WORK TO COMPLETE - Rewrite the part of the material from the line containing "At what distance from the lens" through the end of the material as a JSON list of strings, with one string per line and no blank lines.

Spatial reasoning question records
* Begin *
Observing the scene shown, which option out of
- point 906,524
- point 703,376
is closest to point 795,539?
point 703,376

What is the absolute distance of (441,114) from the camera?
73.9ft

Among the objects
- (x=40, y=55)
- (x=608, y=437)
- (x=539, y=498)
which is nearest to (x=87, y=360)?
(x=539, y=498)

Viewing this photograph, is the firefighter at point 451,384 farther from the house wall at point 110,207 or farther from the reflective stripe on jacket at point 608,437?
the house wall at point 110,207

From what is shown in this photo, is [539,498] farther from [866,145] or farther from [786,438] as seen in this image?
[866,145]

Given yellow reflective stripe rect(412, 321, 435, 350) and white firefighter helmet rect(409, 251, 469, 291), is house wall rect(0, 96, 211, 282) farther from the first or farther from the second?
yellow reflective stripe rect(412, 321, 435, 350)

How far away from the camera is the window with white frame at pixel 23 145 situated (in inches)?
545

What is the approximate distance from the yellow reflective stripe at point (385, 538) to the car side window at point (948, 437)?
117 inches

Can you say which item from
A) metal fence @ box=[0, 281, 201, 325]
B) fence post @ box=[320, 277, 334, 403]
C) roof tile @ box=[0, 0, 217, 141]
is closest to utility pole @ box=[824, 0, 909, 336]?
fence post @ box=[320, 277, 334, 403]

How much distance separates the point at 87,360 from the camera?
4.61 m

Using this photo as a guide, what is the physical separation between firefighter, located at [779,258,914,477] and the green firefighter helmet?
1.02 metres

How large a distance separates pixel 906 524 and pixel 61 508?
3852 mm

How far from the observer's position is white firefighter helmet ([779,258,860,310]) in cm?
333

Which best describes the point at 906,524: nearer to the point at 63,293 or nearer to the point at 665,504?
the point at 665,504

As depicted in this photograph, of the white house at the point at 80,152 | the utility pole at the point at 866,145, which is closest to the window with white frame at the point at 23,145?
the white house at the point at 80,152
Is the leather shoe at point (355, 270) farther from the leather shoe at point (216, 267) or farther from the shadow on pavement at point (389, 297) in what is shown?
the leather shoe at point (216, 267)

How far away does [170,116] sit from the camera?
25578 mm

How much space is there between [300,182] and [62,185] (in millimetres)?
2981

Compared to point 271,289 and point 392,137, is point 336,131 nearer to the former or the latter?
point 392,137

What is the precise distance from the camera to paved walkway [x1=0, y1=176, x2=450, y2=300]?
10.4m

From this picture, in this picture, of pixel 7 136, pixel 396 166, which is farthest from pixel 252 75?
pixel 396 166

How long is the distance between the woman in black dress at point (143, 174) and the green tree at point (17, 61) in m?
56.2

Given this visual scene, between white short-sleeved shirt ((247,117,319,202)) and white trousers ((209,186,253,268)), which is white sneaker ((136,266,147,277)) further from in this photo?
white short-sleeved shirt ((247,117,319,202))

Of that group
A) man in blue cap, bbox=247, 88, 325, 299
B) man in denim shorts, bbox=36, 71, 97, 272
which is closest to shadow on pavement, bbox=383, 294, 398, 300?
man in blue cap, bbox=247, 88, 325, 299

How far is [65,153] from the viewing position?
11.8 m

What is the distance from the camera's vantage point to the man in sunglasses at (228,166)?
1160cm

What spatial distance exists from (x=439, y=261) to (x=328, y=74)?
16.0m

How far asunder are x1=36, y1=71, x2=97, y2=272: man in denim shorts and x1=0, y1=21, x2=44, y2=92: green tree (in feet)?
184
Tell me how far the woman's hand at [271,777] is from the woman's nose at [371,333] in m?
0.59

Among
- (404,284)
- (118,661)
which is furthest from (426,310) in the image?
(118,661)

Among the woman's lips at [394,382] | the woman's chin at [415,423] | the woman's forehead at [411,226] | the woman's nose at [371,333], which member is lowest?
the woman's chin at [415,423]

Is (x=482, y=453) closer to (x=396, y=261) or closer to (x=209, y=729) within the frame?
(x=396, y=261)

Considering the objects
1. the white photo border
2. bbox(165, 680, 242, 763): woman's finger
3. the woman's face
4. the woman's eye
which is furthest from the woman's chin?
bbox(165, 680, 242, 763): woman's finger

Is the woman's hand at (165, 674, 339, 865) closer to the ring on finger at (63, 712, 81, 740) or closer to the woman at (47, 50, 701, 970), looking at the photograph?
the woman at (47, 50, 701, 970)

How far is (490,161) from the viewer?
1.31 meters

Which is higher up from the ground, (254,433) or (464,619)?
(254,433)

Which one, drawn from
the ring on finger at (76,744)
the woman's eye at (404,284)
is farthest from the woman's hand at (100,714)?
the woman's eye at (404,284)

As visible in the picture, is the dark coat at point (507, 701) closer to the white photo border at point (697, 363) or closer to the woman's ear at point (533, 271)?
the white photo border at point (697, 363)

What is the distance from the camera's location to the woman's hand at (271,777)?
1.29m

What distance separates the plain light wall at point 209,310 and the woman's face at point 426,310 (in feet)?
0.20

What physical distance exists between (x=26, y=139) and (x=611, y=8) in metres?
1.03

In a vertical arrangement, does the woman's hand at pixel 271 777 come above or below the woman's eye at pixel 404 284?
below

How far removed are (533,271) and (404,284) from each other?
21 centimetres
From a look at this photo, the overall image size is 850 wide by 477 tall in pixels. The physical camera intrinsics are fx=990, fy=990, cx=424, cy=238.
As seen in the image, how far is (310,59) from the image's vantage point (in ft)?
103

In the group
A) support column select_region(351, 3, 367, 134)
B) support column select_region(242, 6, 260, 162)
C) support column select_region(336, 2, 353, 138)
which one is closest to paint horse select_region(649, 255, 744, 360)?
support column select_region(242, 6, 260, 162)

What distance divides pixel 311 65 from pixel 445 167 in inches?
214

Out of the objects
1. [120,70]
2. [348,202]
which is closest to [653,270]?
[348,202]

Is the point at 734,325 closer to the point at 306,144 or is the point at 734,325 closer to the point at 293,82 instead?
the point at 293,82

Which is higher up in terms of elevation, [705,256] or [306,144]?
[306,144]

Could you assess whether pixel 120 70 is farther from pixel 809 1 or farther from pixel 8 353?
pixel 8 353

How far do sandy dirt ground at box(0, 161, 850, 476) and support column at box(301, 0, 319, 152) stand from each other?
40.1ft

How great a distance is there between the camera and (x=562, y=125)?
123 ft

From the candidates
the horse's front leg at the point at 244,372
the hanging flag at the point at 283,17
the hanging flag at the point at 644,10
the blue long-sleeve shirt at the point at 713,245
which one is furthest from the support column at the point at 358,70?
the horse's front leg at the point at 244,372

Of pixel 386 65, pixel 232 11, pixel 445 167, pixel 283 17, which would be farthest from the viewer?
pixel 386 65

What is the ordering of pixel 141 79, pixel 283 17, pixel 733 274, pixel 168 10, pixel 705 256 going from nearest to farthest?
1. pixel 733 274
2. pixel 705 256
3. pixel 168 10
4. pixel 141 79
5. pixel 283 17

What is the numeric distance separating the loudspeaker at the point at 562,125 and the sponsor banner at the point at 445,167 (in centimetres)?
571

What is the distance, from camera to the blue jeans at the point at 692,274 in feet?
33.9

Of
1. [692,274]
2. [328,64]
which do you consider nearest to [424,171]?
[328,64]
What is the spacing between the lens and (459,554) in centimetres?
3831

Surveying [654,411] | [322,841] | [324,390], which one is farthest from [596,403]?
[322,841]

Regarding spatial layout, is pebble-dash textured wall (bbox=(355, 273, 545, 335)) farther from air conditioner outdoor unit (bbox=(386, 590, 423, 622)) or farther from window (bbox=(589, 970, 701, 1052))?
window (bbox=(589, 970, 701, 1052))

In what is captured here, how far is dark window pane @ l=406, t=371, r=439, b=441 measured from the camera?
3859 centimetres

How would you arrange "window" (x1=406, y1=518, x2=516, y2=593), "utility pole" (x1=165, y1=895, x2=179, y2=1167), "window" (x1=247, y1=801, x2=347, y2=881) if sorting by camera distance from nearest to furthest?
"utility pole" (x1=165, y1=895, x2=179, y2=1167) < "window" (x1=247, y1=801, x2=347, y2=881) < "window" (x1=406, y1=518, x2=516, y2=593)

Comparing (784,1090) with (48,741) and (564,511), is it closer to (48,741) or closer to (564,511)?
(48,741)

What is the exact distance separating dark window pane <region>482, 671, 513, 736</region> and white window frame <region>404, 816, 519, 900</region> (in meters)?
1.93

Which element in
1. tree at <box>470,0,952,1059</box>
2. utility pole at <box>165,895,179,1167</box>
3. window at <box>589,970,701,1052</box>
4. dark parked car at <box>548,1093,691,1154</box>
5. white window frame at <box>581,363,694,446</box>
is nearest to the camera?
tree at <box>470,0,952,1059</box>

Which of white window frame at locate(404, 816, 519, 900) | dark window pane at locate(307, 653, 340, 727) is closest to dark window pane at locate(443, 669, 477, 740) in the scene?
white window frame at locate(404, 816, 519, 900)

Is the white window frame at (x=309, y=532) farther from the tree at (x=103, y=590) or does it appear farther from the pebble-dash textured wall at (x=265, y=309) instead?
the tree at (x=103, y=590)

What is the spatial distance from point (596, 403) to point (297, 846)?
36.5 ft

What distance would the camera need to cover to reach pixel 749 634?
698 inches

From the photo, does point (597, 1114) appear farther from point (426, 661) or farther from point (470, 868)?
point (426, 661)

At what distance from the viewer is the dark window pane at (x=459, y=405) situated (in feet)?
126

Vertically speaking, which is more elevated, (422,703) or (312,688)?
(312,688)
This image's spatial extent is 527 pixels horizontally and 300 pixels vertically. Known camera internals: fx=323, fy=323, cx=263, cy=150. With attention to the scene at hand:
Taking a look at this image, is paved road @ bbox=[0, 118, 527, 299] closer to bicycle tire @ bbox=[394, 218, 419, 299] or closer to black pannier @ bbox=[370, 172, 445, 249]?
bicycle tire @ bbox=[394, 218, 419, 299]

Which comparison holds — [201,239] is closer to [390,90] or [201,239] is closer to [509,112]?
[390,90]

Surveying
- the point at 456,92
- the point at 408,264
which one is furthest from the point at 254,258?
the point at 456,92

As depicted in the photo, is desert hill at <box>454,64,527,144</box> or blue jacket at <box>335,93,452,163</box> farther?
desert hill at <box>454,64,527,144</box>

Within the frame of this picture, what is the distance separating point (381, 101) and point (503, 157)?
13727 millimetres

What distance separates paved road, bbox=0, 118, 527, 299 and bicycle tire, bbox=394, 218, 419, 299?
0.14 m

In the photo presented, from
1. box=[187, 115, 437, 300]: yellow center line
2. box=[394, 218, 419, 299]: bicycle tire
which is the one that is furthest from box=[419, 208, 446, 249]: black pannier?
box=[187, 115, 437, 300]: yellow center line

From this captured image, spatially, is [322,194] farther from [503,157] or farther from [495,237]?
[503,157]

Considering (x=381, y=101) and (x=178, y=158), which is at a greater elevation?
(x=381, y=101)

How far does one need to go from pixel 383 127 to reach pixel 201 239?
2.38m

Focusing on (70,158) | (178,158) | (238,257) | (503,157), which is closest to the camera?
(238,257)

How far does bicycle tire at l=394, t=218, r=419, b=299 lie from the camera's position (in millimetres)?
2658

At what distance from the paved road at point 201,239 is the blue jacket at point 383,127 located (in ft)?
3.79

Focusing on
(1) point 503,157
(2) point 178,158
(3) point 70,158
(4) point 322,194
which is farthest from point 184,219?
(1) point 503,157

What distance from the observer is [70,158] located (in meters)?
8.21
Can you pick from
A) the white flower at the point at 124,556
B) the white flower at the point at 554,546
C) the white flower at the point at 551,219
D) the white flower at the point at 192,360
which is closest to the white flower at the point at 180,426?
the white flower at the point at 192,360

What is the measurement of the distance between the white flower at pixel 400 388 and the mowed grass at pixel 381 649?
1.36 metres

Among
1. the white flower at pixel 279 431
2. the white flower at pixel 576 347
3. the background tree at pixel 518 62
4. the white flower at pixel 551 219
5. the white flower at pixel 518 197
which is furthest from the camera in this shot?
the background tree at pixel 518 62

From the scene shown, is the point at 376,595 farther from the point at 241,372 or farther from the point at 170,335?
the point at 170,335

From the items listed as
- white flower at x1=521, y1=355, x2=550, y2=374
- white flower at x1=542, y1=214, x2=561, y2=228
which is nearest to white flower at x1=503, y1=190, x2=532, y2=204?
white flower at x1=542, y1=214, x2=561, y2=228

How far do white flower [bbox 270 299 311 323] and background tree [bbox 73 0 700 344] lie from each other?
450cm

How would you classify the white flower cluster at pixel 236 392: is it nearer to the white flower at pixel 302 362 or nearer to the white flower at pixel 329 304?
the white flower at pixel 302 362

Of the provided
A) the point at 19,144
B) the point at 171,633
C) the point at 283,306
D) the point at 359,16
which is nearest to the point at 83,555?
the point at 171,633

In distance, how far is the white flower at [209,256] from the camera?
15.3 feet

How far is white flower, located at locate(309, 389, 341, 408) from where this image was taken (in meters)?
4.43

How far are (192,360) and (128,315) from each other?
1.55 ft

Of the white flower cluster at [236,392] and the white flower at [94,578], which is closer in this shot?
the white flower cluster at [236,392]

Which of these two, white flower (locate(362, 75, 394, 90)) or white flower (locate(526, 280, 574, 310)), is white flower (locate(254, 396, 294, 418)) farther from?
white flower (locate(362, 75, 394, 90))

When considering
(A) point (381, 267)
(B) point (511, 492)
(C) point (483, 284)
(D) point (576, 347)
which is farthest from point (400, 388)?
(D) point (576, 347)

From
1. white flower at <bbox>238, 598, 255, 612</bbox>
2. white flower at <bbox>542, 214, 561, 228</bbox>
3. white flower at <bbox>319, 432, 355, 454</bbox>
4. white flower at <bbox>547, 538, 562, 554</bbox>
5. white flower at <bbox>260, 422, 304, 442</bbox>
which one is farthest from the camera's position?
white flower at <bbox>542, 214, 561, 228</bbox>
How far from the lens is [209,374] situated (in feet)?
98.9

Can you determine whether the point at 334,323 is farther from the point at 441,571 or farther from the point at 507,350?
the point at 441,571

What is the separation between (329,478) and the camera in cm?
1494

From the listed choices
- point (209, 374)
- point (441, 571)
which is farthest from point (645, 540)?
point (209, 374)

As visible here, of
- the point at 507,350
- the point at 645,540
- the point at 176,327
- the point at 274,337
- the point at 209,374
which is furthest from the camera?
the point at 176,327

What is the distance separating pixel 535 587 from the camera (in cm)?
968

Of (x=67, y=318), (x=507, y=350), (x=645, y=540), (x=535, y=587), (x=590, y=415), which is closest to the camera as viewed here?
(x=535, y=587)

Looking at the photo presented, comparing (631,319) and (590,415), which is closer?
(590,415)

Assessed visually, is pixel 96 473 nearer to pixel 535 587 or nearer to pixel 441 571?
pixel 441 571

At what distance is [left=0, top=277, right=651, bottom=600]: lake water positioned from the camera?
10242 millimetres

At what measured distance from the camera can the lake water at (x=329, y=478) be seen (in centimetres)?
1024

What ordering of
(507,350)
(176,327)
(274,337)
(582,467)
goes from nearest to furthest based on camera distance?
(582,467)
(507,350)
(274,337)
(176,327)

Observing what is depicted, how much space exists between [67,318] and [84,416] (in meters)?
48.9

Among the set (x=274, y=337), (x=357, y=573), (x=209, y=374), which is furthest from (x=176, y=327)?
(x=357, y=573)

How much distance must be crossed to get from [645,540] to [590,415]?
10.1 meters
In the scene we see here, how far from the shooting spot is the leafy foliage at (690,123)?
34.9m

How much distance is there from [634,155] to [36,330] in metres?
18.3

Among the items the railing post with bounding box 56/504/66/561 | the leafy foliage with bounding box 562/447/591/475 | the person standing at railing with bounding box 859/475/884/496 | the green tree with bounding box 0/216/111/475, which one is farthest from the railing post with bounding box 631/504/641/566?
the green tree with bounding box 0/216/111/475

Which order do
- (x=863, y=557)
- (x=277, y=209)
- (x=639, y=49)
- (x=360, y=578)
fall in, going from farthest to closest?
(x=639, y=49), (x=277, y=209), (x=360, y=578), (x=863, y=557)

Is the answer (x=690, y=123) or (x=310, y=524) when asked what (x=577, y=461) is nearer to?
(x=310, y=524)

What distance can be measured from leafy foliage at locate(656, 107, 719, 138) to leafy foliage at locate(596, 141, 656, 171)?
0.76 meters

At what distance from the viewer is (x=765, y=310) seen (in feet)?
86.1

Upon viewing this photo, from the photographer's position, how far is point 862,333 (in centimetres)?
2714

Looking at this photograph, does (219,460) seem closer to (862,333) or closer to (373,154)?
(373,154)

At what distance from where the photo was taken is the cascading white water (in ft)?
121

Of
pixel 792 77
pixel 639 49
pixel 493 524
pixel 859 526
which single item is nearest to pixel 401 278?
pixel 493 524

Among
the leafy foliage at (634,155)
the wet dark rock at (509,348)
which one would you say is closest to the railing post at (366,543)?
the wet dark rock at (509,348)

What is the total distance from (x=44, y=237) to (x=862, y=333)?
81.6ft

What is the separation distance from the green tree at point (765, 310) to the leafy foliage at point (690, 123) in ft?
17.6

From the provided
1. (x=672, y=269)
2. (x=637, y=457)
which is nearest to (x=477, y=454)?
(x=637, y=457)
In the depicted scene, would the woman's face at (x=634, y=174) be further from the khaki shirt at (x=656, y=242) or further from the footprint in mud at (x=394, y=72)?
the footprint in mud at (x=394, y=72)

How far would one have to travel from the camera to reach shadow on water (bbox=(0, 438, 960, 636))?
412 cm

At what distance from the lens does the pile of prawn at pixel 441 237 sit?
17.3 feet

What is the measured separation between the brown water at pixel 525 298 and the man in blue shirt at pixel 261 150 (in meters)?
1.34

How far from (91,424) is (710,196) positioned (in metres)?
* End *
WRITTEN REPLY -
[
  "At what distance from the lens does the pile of prawn at pixel 441 237 sit?",
  "17.3 feet",
  "What is the measured separation between the brown water at pixel 525 298 and the man in blue shirt at pixel 261 150 (in meters)?",
  "1.34",
  "How far from (91,424) is (710,196) positioned (in metres)?"
]